How Facebook’s Latest Move Could Lead to Live-Streaming Revenue
Facebook Live launched to spectacular hype. In a hefty BuzzFeed feature story, Mark Zuckerberg himself even made a special appearance, giving an overview of why the company was going “all in on live video.”
Zuckerberg began with the proclamation that we are entering a “golden age of video,” predicting that video content will dominate what we see and share on Facebook in the next few years. He then hinted at what makes Facebook Live different from Periscope, Snapchat, or the many other live-streaming options that have come before: reach.
“If you’re a public figure, the audience is unprecedented,” Zuckerberg told BuzzFeed. “If you’re Jimmy Fallon and want to go live, it’s not really worth your time unless you can reach an audience that’s similar to what you can reach on TV.”
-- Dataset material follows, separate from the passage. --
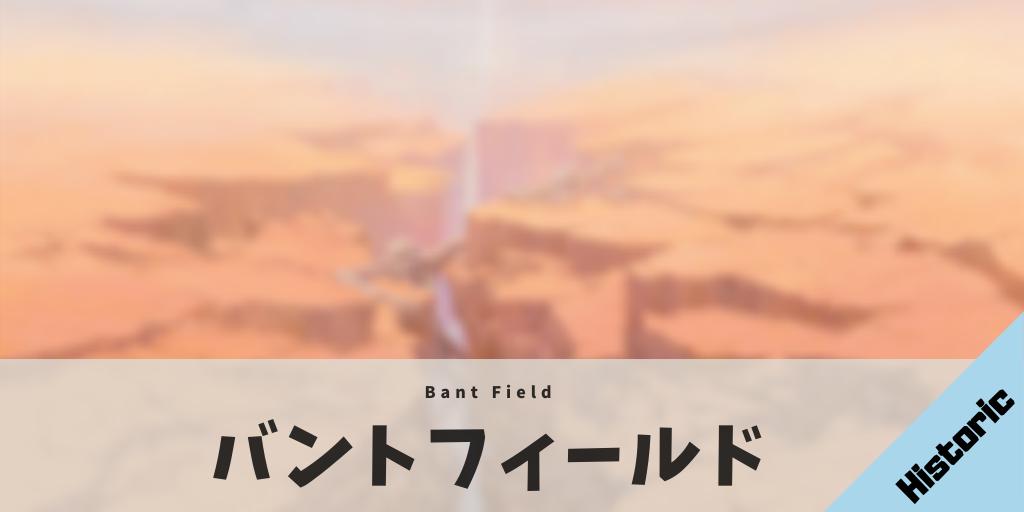 【Historic】バントフィールド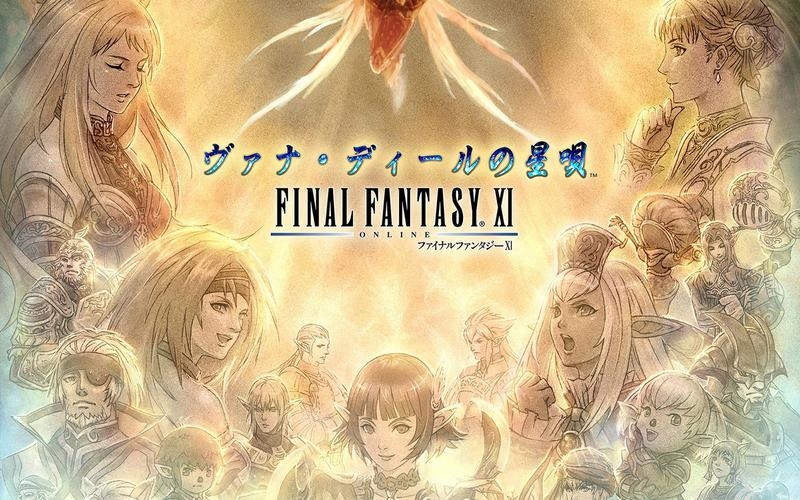Final Fantasy XI is wrapping up on Nov  24, final ten days are free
Since launching in August 2015, Facebook Live had a unique advantage over other Facebook posts. When anyone you follow—celebrity, brand, friend, or media company—started a stream, you’d automatically receive a notification, whether you wanted it or not.
The system led to massive engagement. When BuzzFeed posted a video of two people putting rubber bands around a watermelon until it exploded, the clip had more than 800,000 concurrent viewers at its peak, reached more than 10 million in five days, and ended up with 320,000 comments. Big numbers! Everyone was impressed. MarketingLand proclaimed that “BuzzFeed’s exploding watermelon video proves Facebook Live is no joke.”
But what if users could opt out of the annoyance of automatic notifications anytime someone in their network posted a live stream? Last week, Facebook started rolling out that very option, according to Digiday. Undoubtedly, many will take advantage.
For a short time, publishers had maximum reach. Then, suddenly, the reach gets curtailed. This story sounds familiar.
In the early 2010s, Facebook was an organic reach goldmine for brands. In 2012, organic reach began to plateau at 16 percent. A 2015 study put average organic reach at 2.6 percent. Now, it’s almost entirely pay-to-play.
A similar pattern emerged with Zynga, the gaming company that built a hugely successful business on Facebook only to see its reach squashed with a simple notification change.
And though there’s no hard evidence, traffic to external referral links for clips from YouTube and other video platforms seemed to drop off as soon as Facebook introduced its own native video player.
The message is clear: Brands and publishers can get their content in front of huge audiences, but only if they play by Facebook’s rules first.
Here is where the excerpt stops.